[[ Text under study open ]]

The Edmonton Oilers have already secured their 1C for presumably the next forever with Connor McDavid (forever being whatever the length of McDavid’s career is), so they don’t need to gamble on a high-risk, high-reward center that may eventually lead the team from the top line pivot position. Instead, they can look for a good value, low risk skater that can either be developed into a middle-six center or a future trade chip. By selecting Lias Andersson, a player that most scouting services have ranked well ahead of 22nd overall, the Oilers are able to do just that.
The Scouting Report
Andersson has just come off of a fairly successful season in the SHL with 19 points in 42 games. That may seem low, but Andersson was given limited minutes and is still quite young. He also contributed 5 points in 16 playoff games during HV71’s post-season. At 5’11” and 198 pounds, Andersson is one of the few prospects in this year’s draft that probably has sufficient size on his frame to play at the NHL level.
Andersson’s game is described as well-rounded, with excellent commitment on defense and a straightforward offensive game, albeit one not without some creativity. He accelerates to his top speed quickly, although it is not fast enough to place him among the speedsters in this draft class. He has a fast shot and excellent placement. On defense, he backchecks hard and is defensively aware. All in all, he’s above-average in every aspect of the game without appearing dominant in any of them.
Watching the highlights, it’s clear that Andersson stays strong on the puck, has good hands in close with the goalie, and has the ability to thread some difficult passes to his teammates. On the power play, he sets up behind the goal, but is quick to move into a screening position where he can attempt tips and clean up rebounds.
Andersson’s all around game leaves little to be desired, but like most prospects, he should strive to improve his mobility and explosiveness. The pace of the NHL game will be even faster than that of the SHL, so improved skating is a must. Another suggestion that is easy to make from the comfort of home is to place more trust his offensive tools and creativity to capitalize on his limited opportunities. Proving himself to be a difference maker in Sweden will only help his stock rise.
How He Would Fit the Wild
Andersson would be a nice addition to the Wild’s prospect cupboard as a relatively safe, medium ceiling player. That has most frequently been the mold that Chuck Fletcher and his team have followed when drafting in the first round. Andersson will probably need at least two seasons before seeing NHL ice for the first time. Once he makes that transition to the NHL full-time, he would most likely be a third line center with the Wild, stepping up into the second line center role if Joel Eriksson Ek is out or has to play up to the 1C.
How the Wild can Acquire Him
The Oilers are likely most interested in younger, talented wingers that can be played along side the franchise’s cornerstones McDavid and Leon Draisatl. Andersson alone wouldn’t be enough to justify the move, but a scoring winger like Jason Zucker, Charlie Coyle, or Nino Niederreiter would likely have to be part of the deal for the Oilers to come to the table. That price is too high for a team that is hoping it’s Cup window is still open.

[[ Text under study closed ]]
[[ Available data open ]]

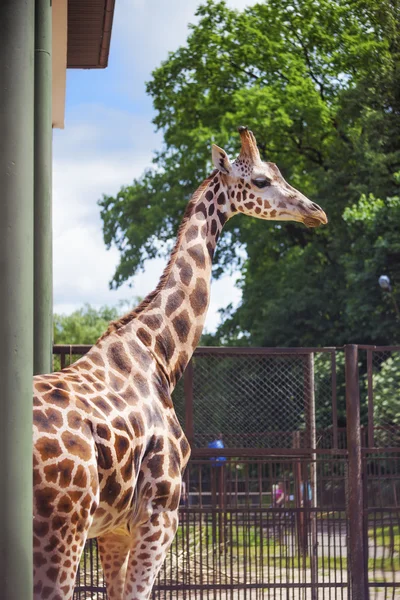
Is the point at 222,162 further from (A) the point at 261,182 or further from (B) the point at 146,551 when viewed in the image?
(B) the point at 146,551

[[ Available data closed ]]

**Action item**
Reproduce word for word the stretch of the Lias Andersson scouting report that begins with the words containing "How the Wild" and ends with "is still open.".

**Result below**
How the Wild can Acquire Him
The Oilers are likely most interested in younger, talented wingers that can be played along side the franchise’s cornerstones McDavid and Leon Draisatl. Andersson alone wouldn’t be enough to justify the move, but a scoring winger like Jason Zucker, Charlie Coyle, or Nino Niederreiter would likely have to be part of the deal for the Oilers to come to the table. That price is too high for a team that is hoping it’s Cup window is still open.